Jennings reflected on traveling across the country, to IBM's lab in Yorktown, to take on Rutter and Watson. “It's a little different to be the road team,” he said. “I'm not playing in the familiar studio where I have the muscle memory and the good times and the million-dollar check. I'm picturing a very sterile lab from the fifties, people running around in white coats. . . .”

Jennings had been following Watson's record against its sparring partners, and the trend looked worrisome. In the beginning of the matches, he said, Watson was winning 64 percent of the time against standard
Jeopardy
players. “Now they've fine-tuned it, and it's 67 percent against Tournament of Champions players. I know it can still be beat,” he said. “But I think to myself: Could I win 67 percent of my games against Tournament of Champions players? That's not something I've ever done. I rattled off a very long streak, but it was against rookie players.” He said that he was going into the match feeling, for the first time, like an underdog.

Jennings is well known for his disarming modesty. In previous games, it could be argued, it may have benefited him as a psychological tactic. Rivals encountered a likable and unassuming young man who seemed almost surprised at his own success. By the time they looked at the scoreboard, he was annihilating them.

Such tactics wouldn't mean much in the coming showdown. Jennings and Rutter would be facing a foe impervious to nerves and psychological maneuvering. And while millions tuned in to what promised to be an epic knowledge battle between two men and a thinking machine, the drama would leave Watson unmoved. The machine, unlike everyone else, had no stake in the outcome.

11. The Match

DAVID FERRUCCI HAD
driven the same stretch hundreds of times from his suburban home to IBM's Yorktown labs, or a bit farther to Hawthorne. For fifteen or twenty minutes along the Taconic Parkway he went over his endless to-do list. How could his team boost Watson's fact-checking in Final Jeopardy? Could any fix ensure that the machine's bizarre speech defect would never return? Was the pun-detection algorithm performing up to par? There were always more details, plenty to fuel both perfectionism and paranoia—and Ferrucci had a healthy measure of both.

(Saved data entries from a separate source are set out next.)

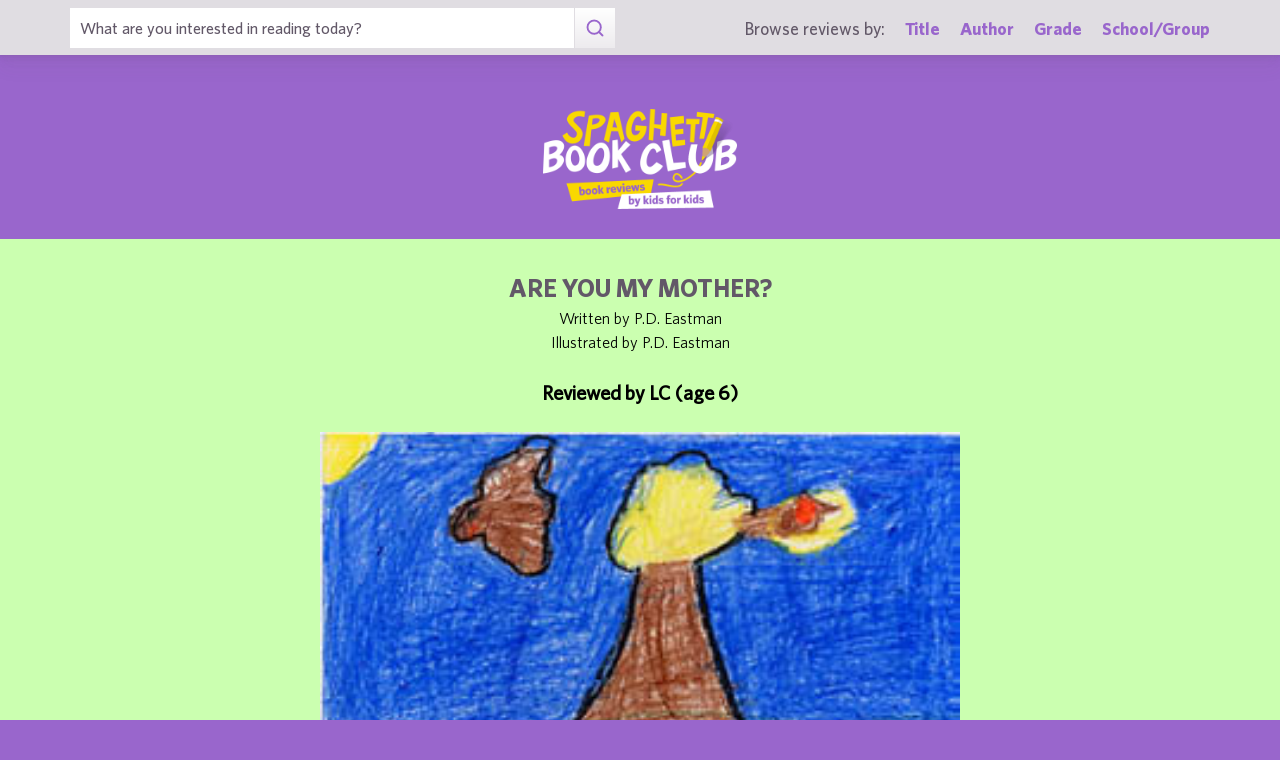

--- FILE ---
content_type: text/html; charset=UTF-8
request_url: https://spaghettibookclub.org/review.php?reviewId=6036
body_size: 2047
content:
<hey>1</hey>		<!doctype html>
		<html>
		   <head>
        <meta charset="utf-8" />
        <meta property="description" content="The largest site of children's book reviews written and illustrated by kids for kids. Read our reviews or submit your own!" />
<meta property="og:description" content="The mother bird had an egg and it started to open.  She left the nest to get food and the baby hatched.  When the baby went looking for his mother he bumped into a kitten and thought it was his mother.  He ran into lots of different animals and thought they were his mother.  He ran into a tractor and the bird thought the tractor was his mother.  Was the tractor really his mother? 

The birds are my favorite part this book because they are the same color as my dog.  I also like to eat eggs and this story is about an egg that hatches.  It is very special when the baby bird finally finds his mother.  I think the baby bird was very happy when he found his mother.  This reminds me of a baby bird who used to live in a tree at my house.  

First graders would like this book because it is very easy to read and the pictures are drawn very carefully and they look very nice.  I think people will be interested in how the baby bird finds its mother.  The mother never knew that the baby was gone!" />
<meta property="og:type" content="article" />
<meta property="og:title" content="Spaghetti Book Club: Are You My Mother?" />
<meta property="og:image" content="https://www.spaghettibookclub.org/user-image/12447.jpg" />
        <title>Are You My Mother?</title>
        <script src="https://www.google.com/recaptcha/api.js" async defer></script>
        <meta name="viewport" content="initial-scale=1.0" />
        <link href="assets/css/layout.css" rel="stylesheet" media="all" />
		<link href="assets/css/SlideShow.css" rel="stylesheet" media="all" />
		<link href="assets/css/Extra.css" rel="stylesheet" media="all" />

        <script src="assets/js/all.min.js"></script>
		<script src="assets/js/SlideShow.js"></script>
        <script language="javascript">
        
        function targetPopup(form) {
            window.open('', 'formpopup', 'width=400,height=400,resizeable,scrollbars');
             form.target = 'formpopup';
        }
        
        function check_recaptcha() {

            const recaptcha_box_checked = (grecaptcha.getResponse()) ? true : false;
        
            if (recaptcha_box_checked) { 
                return true;
            }
            else {
                alert("You must check the 'I am not a robot' box before you can start a game!");
                return false;
            }
        }

        </script>			
		

	<meta content="book reviews, book reviews by kids for kids, children, children's
book reviews, by kids, by children, for kids, for children, great books for kids, children's literature, publishing, publishing student book reviews, Spaghetti Book Club" name="keywords" />




    </head>
	<body class="page_home" >
	<section class="block find_bar">

    <div class="container">

        <form class="search" method="post" action="title.php">
            <input type="text"  name="searchByTitle" class="type_text" placeholder="What are you interested in reading today?" /><!--
        /--><button><span class="irp">Search</span></button>
        </form><!--

    /--><div>
            <h3>Browse reviews by:</h3><!--
        /--><ul>
                <li><a href="title.php">Title</a></li><!--
            /--><li><a href="author.php">Author</a></li><!--
            /--><li><a href="grades.php">Grade</a></li><!--
            /--><li><a href="school-list.php">School/Group</a></li>
            </ul>
        </div>

    </div><!-- end container -->

</section><!-- end find_bar -->

<section class="block header header_basic">

    <header class="container"> 
		<h1><a href="index.php">
			<span class="irp">Spaghetti Book Club - Book Reviews by Kids for Kids</span>
		</a></h1>
    </header><!-- end container -->

</section><!-- end header -->	<main>
	    <section class="block">
	<div style="background-color:#CBFFB0;color:Black">
        <div class="container max700 content space" >
         
            
<div class="center">
<h2 class="c1">Are You My Mother?</h2>
<p>
Written by P.D. Eastman
</p>
<p>Illustrated by P.D. Eastman</p><br/>

<h3 class="bold">
    Reviewed by 
    LC (age 6)</h3>
<br/><img src="/user-image/12447.jpg" alt="Are You My Mother?" class="" /></div>
<p></p>
<div class="review">
    <p>The mother bird had an egg and it started to open.  She left the nest to get food and the baby hatched.  When the baby went looking for his mother he bumped into a kitten and thought it was his mother.  He ran into lots of different animals and thought they were his mother.  He ran into a tractor and the bird thought the tractor was his mother.  Was the tractor really his mother? </p><p>The birds are my favorite part this book because they are the same color as my dog.  I also like to eat eggs and this story is about an egg that hatches.  It is very special when the baby bird finally finds his mother.  I think the baby bird was very happy when he found his mother.  This reminds me of a baby bird who used to live in a tree at my house.  </p><p>First graders would like this book because it is very easy to read and the pictures are drawn very carefully and they look very nice.  I think people will be interested in how the baby bird finds its mother.  The mother never knew that the baby was gone!</p></div>
<div class="center">
<a href="student.php?studentId=7360">LC</a><br/>is a student in<br/><a href="class.php?classId=686">Mrs. Magos' 1st Grade Class</a>			</div>
		</div>
		</div>
	</section>
			</main>
	
	<footer class="block footer footer_basic">
        
    <div class="container">

        <nav>
            <ul>
                <li class="copyright center">©1999-2026 Happy Medium Productions, Inc.</li>
            </ul>
        </nav>
    
    </div><!-- end container -->

</footer><!-- end footer -->	</body>
	</html>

But this January morning was different. As he drove past frozen fields and forests, the pine trees heavy with fresh snow, all of his lists were history. After four years, his team's work was over. Within hours, Watson alone would be facing Ken Jennings and Brad Rutter, with Ferrucci and the machine's other human trainers reduced to spectators. Ferrucci felt his eyes well up. “My whole team would be judged by this one game,” he said later. “That's what killed me.”

The day before, at a jam-packed press conference, IBM had unveiled Watson to the world. The event took place on a glittering new
Jeopardy
set mounted over the previous two weeks by an army of nearly a hundred workers. It resembled the set in Culver City: the same jumbo game board to the left, the contestants' lecterns to the right, with Alex Trebek's podium in the middle. In front was a long table for the
Jeopardy
officials, where Harry Friedman would sit, Rocky Schmidt at his side, followed by a line of writers and judges, all of them with monitors, phones, and a pile of old-fashioned reference books. Every piece was in place. But this East Coast version was plastered with IBM branding. The shimmering blue wall bore the company's historic slogan, Think, in a number of languages. Stretched across the shiny black floor was a logo that looked at first like Batman's emblem. But closer study revealed the planet Earth, with each of the continents bulging, as if painted by Fernando Botero. This was Chubby Planet, the symbol of IBM's Smarter Planet campaign and the model for Watson's avatar. In the negotiations with
Jeopardy
over the past two years, IBM had lost out time and again on promotional guarantees. It had seemed that Harry Friedman and his team held all the cards. But now that the match was assured and on Big Blue's home turf, not a single branding opportunity would be squandered.